December 19, 2011
Splendor from the Sea
The small wonders of the natural world with which I'm familiar here in northern Vermont are mosses and lichen and fungi, with an occasional charming little snail. The shells of land snails are very plain and workaday, though, compared with their mollusc cousins from the sea.
This vivid collection of seashells looked like a treasure chest that had been emptied on a Brooklyn dining room table. My sister and her husband had been to Sanibel Island, famous for the mounds of shells found on its beaches, shells of all different types, colors and shapes.
I love seeing the geometry of the spiral forms of what I believe are whelk shells. Bands of color flow down and across the shells, according to the mathematical Fibonacci Spiral.
Conch shells also display the spiral construction. It's a marvelous mystery to me that nature has an underlying rational order.

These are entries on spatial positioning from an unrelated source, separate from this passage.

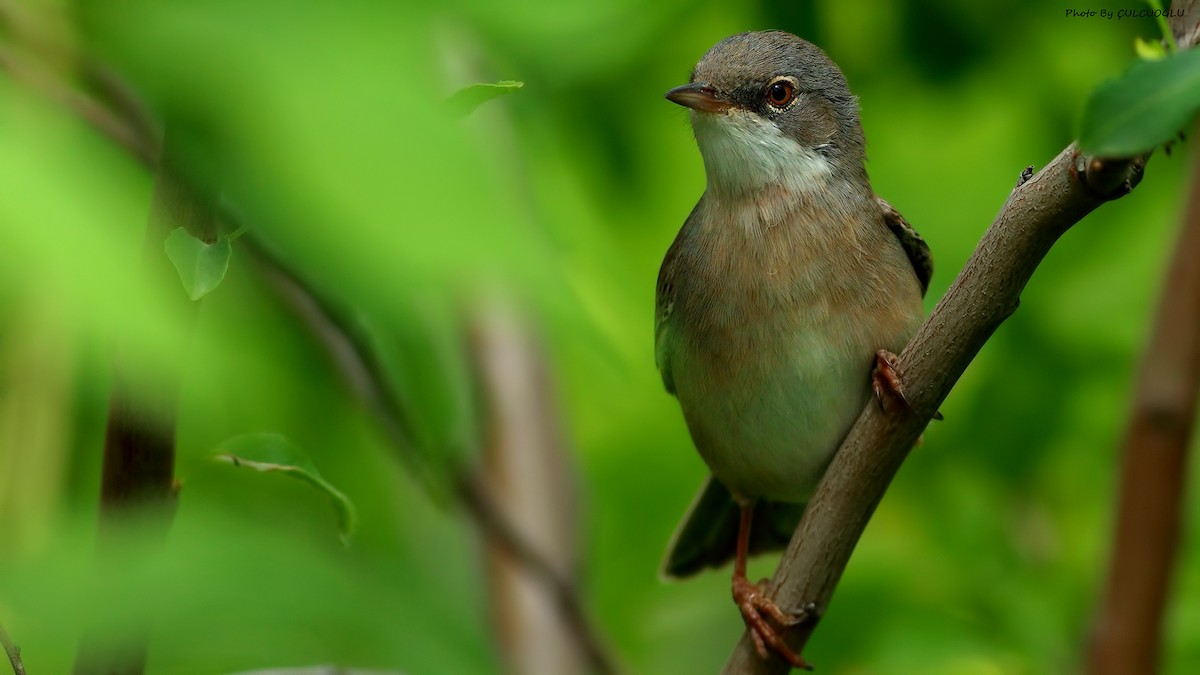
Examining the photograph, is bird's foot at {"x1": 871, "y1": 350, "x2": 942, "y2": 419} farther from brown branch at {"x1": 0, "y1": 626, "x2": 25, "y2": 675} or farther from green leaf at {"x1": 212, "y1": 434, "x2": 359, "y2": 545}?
brown branch at {"x1": 0, "y1": 626, "x2": 25, "y2": 675}

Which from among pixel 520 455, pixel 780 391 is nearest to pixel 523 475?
pixel 520 455

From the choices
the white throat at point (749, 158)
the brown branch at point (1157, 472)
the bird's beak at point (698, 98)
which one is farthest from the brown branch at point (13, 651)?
the white throat at point (749, 158)

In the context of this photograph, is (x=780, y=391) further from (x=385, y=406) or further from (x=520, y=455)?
(x=520, y=455)

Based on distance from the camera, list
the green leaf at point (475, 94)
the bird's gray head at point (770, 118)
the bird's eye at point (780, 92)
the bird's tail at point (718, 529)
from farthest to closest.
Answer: the bird's tail at point (718, 529) → the bird's eye at point (780, 92) → the bird's gray head at point (770, 118) → the green leaf at point (475, 94)

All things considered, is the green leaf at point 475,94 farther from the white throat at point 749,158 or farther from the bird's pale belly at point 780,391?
the white throat at point 749,158

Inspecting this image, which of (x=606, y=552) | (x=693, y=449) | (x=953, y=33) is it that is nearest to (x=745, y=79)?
(x=953, y=33)

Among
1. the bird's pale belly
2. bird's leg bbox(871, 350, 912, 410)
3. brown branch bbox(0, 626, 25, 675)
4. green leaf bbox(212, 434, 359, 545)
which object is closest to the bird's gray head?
the bird's pale belly

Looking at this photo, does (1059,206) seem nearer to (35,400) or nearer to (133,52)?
(133,52)
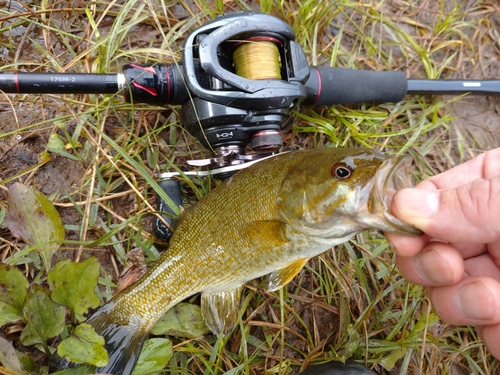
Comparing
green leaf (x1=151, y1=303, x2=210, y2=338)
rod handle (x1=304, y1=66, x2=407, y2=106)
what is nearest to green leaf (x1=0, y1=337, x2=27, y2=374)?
green leaf (x1=151, y1=303, x2=210, y2=338)

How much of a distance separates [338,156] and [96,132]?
183cm

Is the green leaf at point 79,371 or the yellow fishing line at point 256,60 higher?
the yellow fishing line at point 256,60

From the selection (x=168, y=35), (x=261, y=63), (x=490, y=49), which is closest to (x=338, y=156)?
(x=261, y=63)

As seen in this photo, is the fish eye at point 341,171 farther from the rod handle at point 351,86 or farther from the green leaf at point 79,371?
the green leaf at point 79,371

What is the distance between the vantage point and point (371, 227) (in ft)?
6.43

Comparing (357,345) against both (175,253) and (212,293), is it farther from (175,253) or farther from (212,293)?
(175,253)

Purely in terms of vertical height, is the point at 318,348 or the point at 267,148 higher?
the point at 267,148

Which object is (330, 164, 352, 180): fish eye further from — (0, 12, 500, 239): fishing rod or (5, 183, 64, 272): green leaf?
(5, 183, 64, 272): green leaf

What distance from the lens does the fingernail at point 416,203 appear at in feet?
6.10

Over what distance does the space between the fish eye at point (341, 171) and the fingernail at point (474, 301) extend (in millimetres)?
921

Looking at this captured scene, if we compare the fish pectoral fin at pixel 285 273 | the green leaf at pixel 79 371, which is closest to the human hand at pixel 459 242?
the fish pectoral fin at pixel 285 273

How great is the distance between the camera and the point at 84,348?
85.3 inches

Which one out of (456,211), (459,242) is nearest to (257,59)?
(456,211)

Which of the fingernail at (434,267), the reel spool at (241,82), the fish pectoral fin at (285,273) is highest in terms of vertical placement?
the reel spool at (241,82)
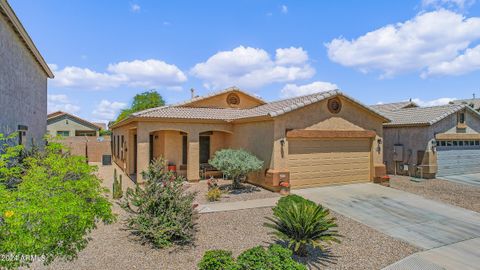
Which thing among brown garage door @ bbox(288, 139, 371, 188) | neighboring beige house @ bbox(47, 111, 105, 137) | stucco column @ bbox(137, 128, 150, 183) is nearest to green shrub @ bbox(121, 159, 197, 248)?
stucco column @ bbox(137, 128, 150, 183)

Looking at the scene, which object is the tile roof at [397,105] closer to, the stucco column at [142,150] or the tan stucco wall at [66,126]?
the stucco column at [142,150]

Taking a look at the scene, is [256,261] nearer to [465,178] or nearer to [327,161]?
[327,161]

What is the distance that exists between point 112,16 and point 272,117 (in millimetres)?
9332

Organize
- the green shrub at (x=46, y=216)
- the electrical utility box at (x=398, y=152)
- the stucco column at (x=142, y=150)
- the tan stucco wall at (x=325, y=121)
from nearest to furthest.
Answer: the green shrub at (x=46, y=216) < the tan stucco wall at (x=325, y=121) < the stucco column at (x=142, y=150) < the electrical utility box at (x=398, y=152)

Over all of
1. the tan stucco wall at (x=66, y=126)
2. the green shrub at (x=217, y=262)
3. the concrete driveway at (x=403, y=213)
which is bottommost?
the concrete driveway at (x=403, y=213)

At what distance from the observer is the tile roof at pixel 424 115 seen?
18.4 meters

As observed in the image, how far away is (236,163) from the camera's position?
43.4ft

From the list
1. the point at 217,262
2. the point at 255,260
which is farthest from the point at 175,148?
the point at 255,260

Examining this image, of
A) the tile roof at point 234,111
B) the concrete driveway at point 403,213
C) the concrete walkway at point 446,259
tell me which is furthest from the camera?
the tile roof at point 234,111

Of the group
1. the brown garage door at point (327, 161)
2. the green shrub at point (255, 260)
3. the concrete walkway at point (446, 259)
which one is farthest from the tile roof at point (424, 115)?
the green shrub at point (255, 260)

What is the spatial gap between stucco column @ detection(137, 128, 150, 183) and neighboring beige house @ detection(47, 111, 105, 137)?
33.9 m

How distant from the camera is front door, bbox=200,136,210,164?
17859mm

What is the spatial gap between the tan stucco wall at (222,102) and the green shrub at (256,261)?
14703 mm

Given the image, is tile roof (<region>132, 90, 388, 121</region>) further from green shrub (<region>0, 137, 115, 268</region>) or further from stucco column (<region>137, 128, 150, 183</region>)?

Cockle shells come in a beautiful array of colors, with patterns that look as though they were carefully painted in order to heighten the effect of the crisp corrugation.
I never knew that seashells came in plaid. What a delight these coquinas shells are!
Finally, some very delicate shells, irregular in form, glistening like mother of pearl, with pools of yellow or pink. Looking at all these shells, noticing each variation in color and shape, was like going on a surprising trip to a new and unknown world, full of delight.